Spira hopped down from the window, landing on the warped wooden floor, kicking up dust and dirt as she caught her footing.  The other windows, still retaining their tempered glass after many years, seemed to catch the light from far above, leaving the wooden temple alight.  It was the perfect way to see how badly time had treated the rest of the building, with nature reclaiming some of it in places, while decay and rot had taken others.

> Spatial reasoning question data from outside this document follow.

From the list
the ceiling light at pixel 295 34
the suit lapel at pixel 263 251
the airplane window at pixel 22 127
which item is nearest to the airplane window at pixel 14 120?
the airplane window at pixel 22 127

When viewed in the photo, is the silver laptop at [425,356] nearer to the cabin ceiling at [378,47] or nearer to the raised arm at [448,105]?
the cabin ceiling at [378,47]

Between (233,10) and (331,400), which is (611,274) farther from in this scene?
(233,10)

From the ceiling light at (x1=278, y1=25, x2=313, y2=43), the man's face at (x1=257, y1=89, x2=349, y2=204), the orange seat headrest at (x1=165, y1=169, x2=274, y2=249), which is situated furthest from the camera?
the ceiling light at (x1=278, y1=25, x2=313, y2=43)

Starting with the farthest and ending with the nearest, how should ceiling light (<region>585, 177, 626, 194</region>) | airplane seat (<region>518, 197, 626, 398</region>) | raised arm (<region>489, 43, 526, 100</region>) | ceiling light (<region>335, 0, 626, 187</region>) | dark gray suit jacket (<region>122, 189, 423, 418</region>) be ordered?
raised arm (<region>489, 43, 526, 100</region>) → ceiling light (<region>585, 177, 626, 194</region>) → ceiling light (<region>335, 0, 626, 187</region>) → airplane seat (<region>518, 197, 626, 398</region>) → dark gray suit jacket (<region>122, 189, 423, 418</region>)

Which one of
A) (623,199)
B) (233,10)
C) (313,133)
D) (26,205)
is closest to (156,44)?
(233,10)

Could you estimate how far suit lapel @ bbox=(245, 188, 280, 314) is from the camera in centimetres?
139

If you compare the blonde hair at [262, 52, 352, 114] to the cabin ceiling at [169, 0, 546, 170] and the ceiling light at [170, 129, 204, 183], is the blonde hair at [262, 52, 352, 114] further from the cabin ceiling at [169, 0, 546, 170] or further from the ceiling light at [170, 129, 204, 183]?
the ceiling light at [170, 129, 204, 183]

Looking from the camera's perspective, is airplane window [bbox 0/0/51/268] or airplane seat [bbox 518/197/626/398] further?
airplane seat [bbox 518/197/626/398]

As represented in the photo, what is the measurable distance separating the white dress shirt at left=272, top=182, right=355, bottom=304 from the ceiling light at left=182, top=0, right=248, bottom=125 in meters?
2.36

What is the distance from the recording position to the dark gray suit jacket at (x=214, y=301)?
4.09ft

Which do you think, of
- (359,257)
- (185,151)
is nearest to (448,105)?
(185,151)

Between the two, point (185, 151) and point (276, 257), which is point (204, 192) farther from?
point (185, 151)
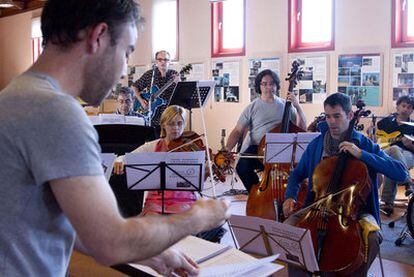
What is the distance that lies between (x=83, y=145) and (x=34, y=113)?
95 millimetres

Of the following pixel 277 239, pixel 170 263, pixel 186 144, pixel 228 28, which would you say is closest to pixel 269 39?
pixel 228 28

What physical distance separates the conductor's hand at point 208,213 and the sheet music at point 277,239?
1166mm

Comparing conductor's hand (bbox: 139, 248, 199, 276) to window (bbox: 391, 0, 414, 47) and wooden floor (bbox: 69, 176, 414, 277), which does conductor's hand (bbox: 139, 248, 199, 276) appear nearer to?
wooden floor (bbox: 69, 176, 414, 277)

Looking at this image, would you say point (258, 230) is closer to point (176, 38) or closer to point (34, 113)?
point (34, 113)

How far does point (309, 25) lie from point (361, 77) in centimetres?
110

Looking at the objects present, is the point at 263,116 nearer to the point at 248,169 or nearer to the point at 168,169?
the point at 248,169

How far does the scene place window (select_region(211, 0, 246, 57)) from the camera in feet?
24.8

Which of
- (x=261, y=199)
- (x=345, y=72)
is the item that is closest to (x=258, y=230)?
(x=261, y=199)

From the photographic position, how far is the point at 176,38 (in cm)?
838

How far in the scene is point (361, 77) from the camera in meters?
6.35

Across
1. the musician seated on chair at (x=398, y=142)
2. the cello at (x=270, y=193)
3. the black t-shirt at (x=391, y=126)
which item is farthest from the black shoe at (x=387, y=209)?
the cello at (x=270, y=193)

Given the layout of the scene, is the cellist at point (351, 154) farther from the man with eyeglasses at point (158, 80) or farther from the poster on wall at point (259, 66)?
the poster on wall at point (259, 66)

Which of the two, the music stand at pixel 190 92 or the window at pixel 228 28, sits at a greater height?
the window at pixel 228 28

Spira thought of that balance, of life and death, and hummed when she thought that she and her companions were perhaps bringing more of it into the place.

There were, after all, the remains of some very old people said to be there.

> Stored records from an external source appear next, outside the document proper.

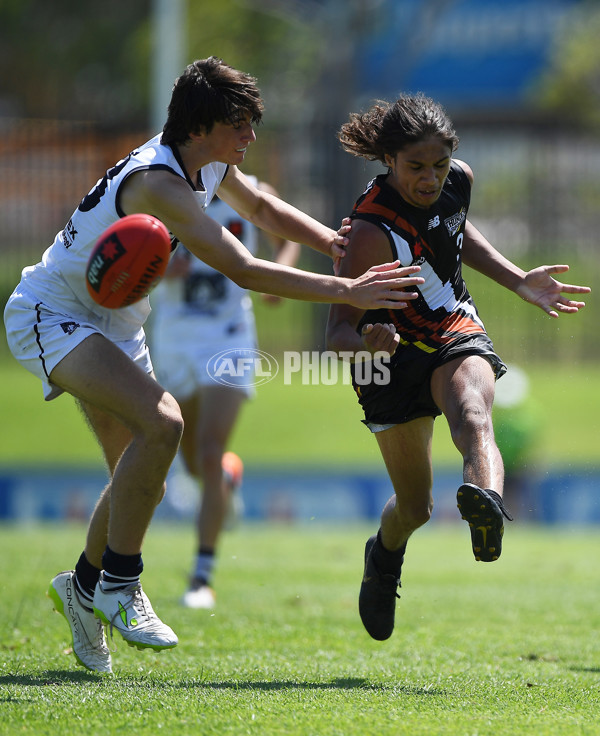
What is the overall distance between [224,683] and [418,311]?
175 cm

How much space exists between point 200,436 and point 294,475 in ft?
17.7

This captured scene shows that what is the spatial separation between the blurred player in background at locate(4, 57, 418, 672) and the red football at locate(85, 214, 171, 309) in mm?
295

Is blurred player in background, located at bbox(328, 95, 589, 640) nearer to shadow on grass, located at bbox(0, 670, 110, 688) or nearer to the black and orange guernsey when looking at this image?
the black and orange guernsey

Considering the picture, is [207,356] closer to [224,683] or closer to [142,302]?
[142,302]

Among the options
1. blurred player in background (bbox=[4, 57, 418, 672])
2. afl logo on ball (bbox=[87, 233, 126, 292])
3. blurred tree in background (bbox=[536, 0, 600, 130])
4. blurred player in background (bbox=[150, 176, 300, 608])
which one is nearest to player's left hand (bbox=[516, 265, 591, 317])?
blurred player in background (bbox=[4, 57, 418, 672])

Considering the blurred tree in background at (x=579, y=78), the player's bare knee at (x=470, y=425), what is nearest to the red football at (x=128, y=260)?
the player's bare knee at (x=470, y=425)

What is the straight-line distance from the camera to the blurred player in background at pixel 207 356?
7.17m

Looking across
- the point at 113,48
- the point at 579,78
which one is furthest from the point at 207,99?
the point at 113,48

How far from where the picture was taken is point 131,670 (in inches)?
190

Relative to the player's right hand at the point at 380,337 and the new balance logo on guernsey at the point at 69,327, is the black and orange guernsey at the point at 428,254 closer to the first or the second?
the player's right hand at the point at 380,337

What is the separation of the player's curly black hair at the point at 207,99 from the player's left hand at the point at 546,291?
152 centimetres

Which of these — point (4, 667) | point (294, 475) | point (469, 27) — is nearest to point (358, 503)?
point (294, 475)

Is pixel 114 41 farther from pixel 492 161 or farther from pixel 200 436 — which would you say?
pixel 200 436

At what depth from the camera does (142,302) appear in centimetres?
472
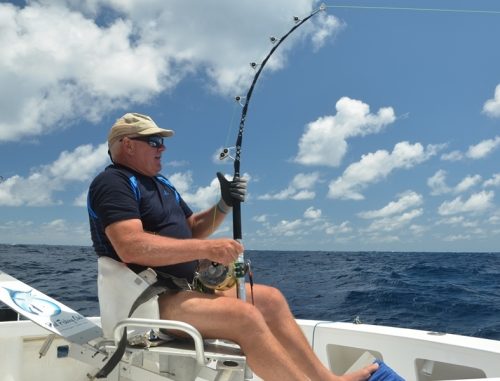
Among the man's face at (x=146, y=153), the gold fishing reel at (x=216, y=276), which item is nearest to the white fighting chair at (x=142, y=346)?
the gold fishing reel at (x=216, y=276)

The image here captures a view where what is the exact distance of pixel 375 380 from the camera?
249cm

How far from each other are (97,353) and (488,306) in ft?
25.7

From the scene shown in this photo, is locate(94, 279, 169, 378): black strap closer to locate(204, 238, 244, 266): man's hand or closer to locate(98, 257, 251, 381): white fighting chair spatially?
locate(98, 257, 251, 381): white fighting chair

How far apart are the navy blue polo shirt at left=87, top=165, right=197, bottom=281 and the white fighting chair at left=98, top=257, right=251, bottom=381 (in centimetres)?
10

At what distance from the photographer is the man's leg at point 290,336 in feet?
7.77

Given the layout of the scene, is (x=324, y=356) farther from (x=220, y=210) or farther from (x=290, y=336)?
(x=220, y=210)

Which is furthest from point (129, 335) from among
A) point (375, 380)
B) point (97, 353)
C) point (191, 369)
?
point (375, 380)

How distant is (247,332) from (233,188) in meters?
0.86

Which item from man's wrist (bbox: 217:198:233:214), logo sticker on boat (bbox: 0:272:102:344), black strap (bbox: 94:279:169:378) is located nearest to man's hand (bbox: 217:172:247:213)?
man's wrist (bbox: 217:198:233:214)

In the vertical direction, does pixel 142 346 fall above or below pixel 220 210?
below

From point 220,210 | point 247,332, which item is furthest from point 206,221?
point 247,332

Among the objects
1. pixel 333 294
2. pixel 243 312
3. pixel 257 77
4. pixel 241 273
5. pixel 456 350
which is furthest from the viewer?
pixel 333 294

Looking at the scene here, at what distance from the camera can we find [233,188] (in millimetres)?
2736

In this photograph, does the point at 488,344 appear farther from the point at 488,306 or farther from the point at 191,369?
the point at 488,306
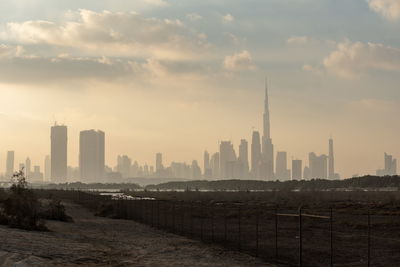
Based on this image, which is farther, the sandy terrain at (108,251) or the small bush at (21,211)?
the small bush at (21,211)

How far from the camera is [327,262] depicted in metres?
24.9

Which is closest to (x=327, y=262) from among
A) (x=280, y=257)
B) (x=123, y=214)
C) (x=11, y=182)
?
(x=280, y=257)

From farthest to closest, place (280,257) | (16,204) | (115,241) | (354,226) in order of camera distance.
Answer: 1. (354,226)
2. (16,204)
3. (115,241)
4. (280,257)

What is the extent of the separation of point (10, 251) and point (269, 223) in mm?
26190

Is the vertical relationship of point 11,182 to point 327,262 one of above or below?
above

“What do you see, Spira?” she heard from outside.

“I don’t see much,” she replied, whispering as though she knew that the place was owed some reverence.  “Isn’t that why we brought Olarind?”

“You were the easiest one to lift through the window,” she heard then.  The man’s voice was coarse and strong, and he cared not for limiting the power of it, even knowing where they planned to venture.

“Only by a bit,” she muttered.  “He weighs as much dry as I do after a pouring rain.”

“Is that so?” Olarind said as he appeared in the window, balancing upon the ledge.

“You always sound so prim and proper when you speak,” Spira said.

“Well, I am an elf,” he stated matter-of-factly, as though that was reason enough for his measured words and even tone.

Spira placed her fists on her hips and tilted her head to the side.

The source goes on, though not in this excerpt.